An individual buying a first property for £750,000 would pay £27,500 (or 3.67 per cent) in SDLT. If it was an “additional” property, SDLT would be £50,000 (or 6.67 per cent). At £2 million, the figures increase to £153,750 (or 7.69 per cent) for a first property, and £213,750 (or 10.69 per cent) for an additional property.

For non-UK companies, when selling or disposing of a property, CGT is payable on the gain made during which the property has been subject to the Ated regime at a rate of 28 per cent. Days during which the property was not subject to Ated, e.g. the property was let to unconnected tenants, are discounted from the overall liability. This means that tax can sometimes be payable from April 2013 onwards.

The fact that CGT only applies to the post-April 2015 (or sometimes April 2013) element of gain realised by non-UK residents disposing of UK residential property means that the large historic gains realised by people who have held property for a long time can still be realised tax free — this is a huge bonus.

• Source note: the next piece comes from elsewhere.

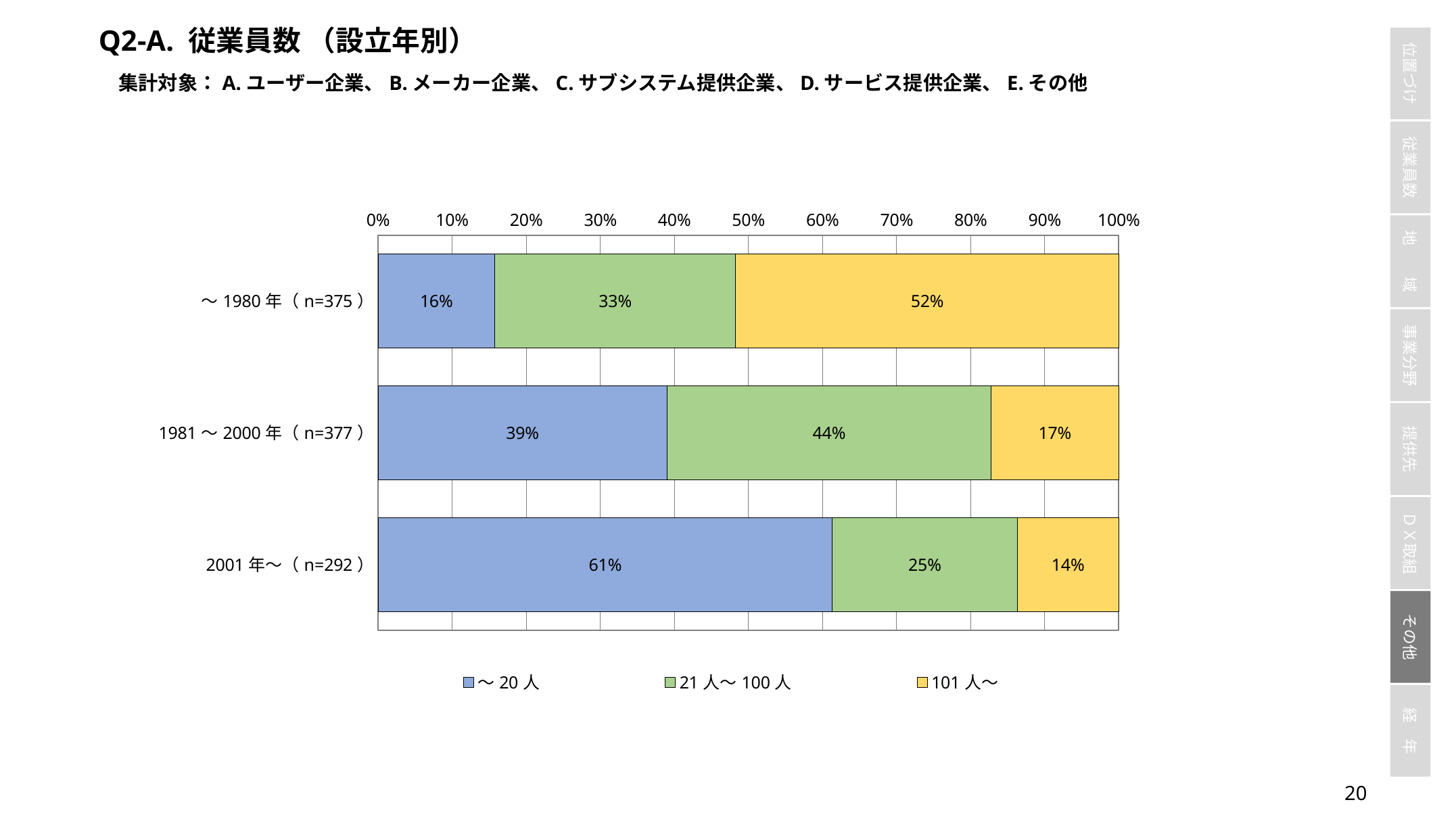
How many series does the legend list? 3 Which founding-year category has the highest share of 101人～ companies? ～1980年 Does the share of ～20人 companies rise or fall as the founding-year category moves from ～1980年 to 2001年～? Rise What percentage of companies founded in 2001 or later (2001年～) have ～20人 employees? 61% What kind of chart is shown on the slide? Stacked bar chart What is the sample size (n) for the 1981～2000年 category? n=377 Which is larger: the 21人～100人 value for 1981～2000年 or for 2001年～? 1981～2000年 How many founding-year categories are shown on the chart? 3 What is the difference between the ～20人 values for 2001年～ and ～1980年? 45% What is the value for 21人～100人 in the 1981～2000年 category? 44% What is the value for 101人～ in the ～1980年 category? 52% Which founding-year category has the lowest share of ～20人 companies? ～1980年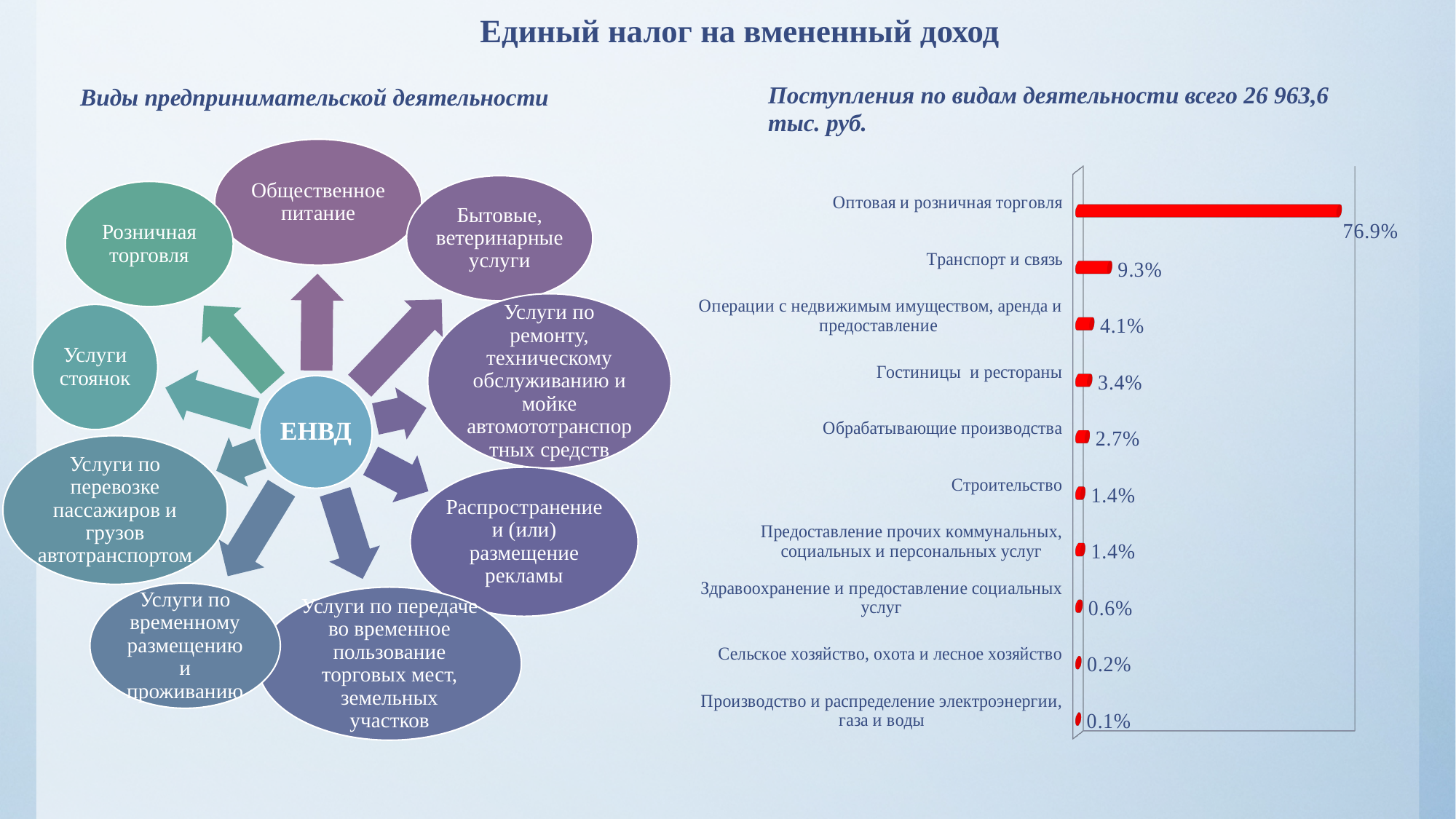
What is the value for Гостиницы и рестораны? 3.4% What is the value for Транспорт и связь? 9.3% What is the value for Оптовая и розничная торговля? 76.9% What total amount in thousand rubles is stated in the chart's title? 26 963,6 тыс. руб. Which is larger: the value for Гостиницы и рестораны or the value for Строительство? Гостиницы и рестораны Which category has the highest value in the chart? Оптовая и розничная торговля Which category has the lowest value in the chart? Производство и распределение электроэнергии, газа и воды What is the difference between the values for Оптовая и розничная торговля and Транспорт и связь? 67.6% What is the difference between the values for Операции с недвижимым имуществом, аренда и предоставление and Обрабатывающие производства? 1.4% What type of chart is used to show the revenue by type of activity? Bar chart How many categories are shown in the bar chart? 10 What is the value for Сельское хозяйство, охота и лесное хозяйство? 0.2%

If you hold your property through a company, as a non-UK resident you can sell the shares in that company free of CGT — but that is going to change from April next year.


For the last tax, we need to move to the life cycle of the individual. Possibly the most unpopular tax for UK residential property owners is the inheritance tax or IHT, which is due on the death of an owner. Why is IHT so nasty? Because, if it applies, it is payable on the entire capital value of the property, not just any element of gain, at a rate of 40 per cent, with only a very small allowance of up to £325,000 or £500,000 from 2020 in limited circumstances.

The good news is that IHT mostly only applies to non-UK domiciled people in respect of directly held UK assets. However, the position is different for UK residential property, to which IHT now applies irrespective of how it is held.

It used to be possible for non-UK domiciled people to avoid IHT completely by holding residential property through a non-UK company. That is why so many people were prepared to pay Ated as a price for escaping liability to IHT. Unfortunately, from April this year companies holding interests in UK residential property are now “looked through” for IHT purposes, and IHT is now charged on the death of a shareholder, or on an individual who has made a loan to the non-UK company which has been used to purchase or improve the property. Where shares or the property itself are owned by a trust, the position is more complex, but IHT in some form or another is likely to be payable.

IHT may also be payable if assets are given away during an individual’s lifetime. Particular care should be taken if an individual gives away an interest in a property but intends to continue to benefit from the property, i.e. to enjoy rent-free occupation or an entitlement to some or all of the rental proceeds, since that can make the gift ineffective for IHT purposes.

How to deal with IHT

Luckily, there are good strategies available for dealing with IHT, which means that although it sounds nasty in practice it should not be a disincentive for investing into UK residential property. For example, any UK residential property passing to almost any spouse will be free of IHT. All that is needed is to hold the property jointly with the spouse in the correct way, or to make a will passing the interest in the property to the spouse.

If the property cannot pass to a spouse, then life insurance can be taken out to provide the funds to meet any IHT charge. This is much more readily available to non-UK residents than was the case in the past, and premiums can be surprisingly low, making the cost of managing IHT exposure very affordable.

Although investing in UK residential property is more complicated from a tax perspective than it used to be, the UK tax landscape is very manageable and competitive by Western standards, while simple steps can be taken to reduce any issues to a minimum. But always remember that taking tax advice specific to your situation is an excellent investment: the right answer for your neighbour may not be the right answer for you.